Source document
|The costs of a claimant awarded damages for clinical negligence were reduced by 5% where there had been a very late and significant reduction in his claim for loss of earnings. He was also required to bear the cost of a claim that he had not pursued at trial arising out of the same action.|
|The court was required to determine the costs between the parties arising from a clinical negligence claim.
The claimant had won his claim for damages for a brain injury arising from the negligence of the defendant trust.
The issues were (1) whether the claimant should pay the costs of a claim that was not pursued at trial, “the ophthalmic claim”, on an indemnity or standard basis (2) whether the claimant should have all of his costs or a proportion of them resulting from a late reduced claim for loss of earnings following he late introduction of evidence supporting the case on factual causation; (3) the amount of the payment on account to be paid by the defendant.
HELD: (1) The claimant was to pay the costs of and occasioned by the ophthalmic claim, as it was a discrete claim that he had brought and later dispensed with shortly before trial. The costs would not be confined to the expert report and solicitors’ fees only. That might well happen on assessment, but it would be wrong to limit the costs in that way in case there were other costs referable to the ophthalmic claim. The ophthalmic claim had been introduced at a time when it was supported by expert evidence and dropped when the expert evidence no longer supported it, which was responsible. The costs of that claim would be awarded on the standard basis.

Information shown
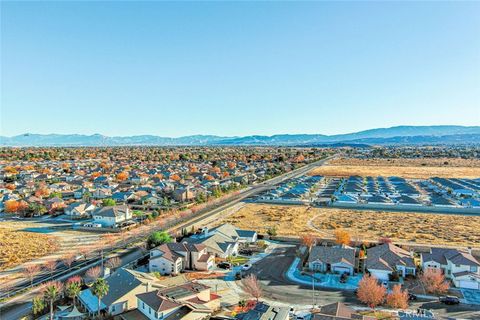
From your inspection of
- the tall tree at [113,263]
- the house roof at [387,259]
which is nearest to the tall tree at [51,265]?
the tall tree at [113,263]

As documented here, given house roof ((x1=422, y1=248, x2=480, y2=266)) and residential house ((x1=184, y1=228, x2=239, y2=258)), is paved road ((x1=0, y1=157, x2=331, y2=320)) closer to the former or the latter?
residential house ((x1=184, y1=228, x2=239, y2=258))

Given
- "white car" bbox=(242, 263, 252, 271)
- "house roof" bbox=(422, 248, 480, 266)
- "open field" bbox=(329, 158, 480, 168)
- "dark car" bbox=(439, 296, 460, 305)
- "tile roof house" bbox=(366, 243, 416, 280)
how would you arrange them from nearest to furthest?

Action item A
In the costs ruling summary above, copy the passage that begins with the words containing "The claimant had" and ends with "by the defendant.".
Action item B
According to the costs ruling summary, on what basis were the costs of the ophthalmic claim awarded?

Exercise output A
The claimant had won his claim for damages for a brain injury arising from the negligence of the defendant trust.
The issues were (1) whether the claimant should pay the costs of a claim that was not pursued at trial, “the ophthalmic claim”, on an indemnity or standard basis (2) whether the claimant should have all of his costs or a proportion of them resulting from a late reduced claim for loss of earnings following he late introduction of evidence supporting the case on factual causation; (3) the amount of the payment on account to be paid by the defendant.

Exercise output B
On the standard basis.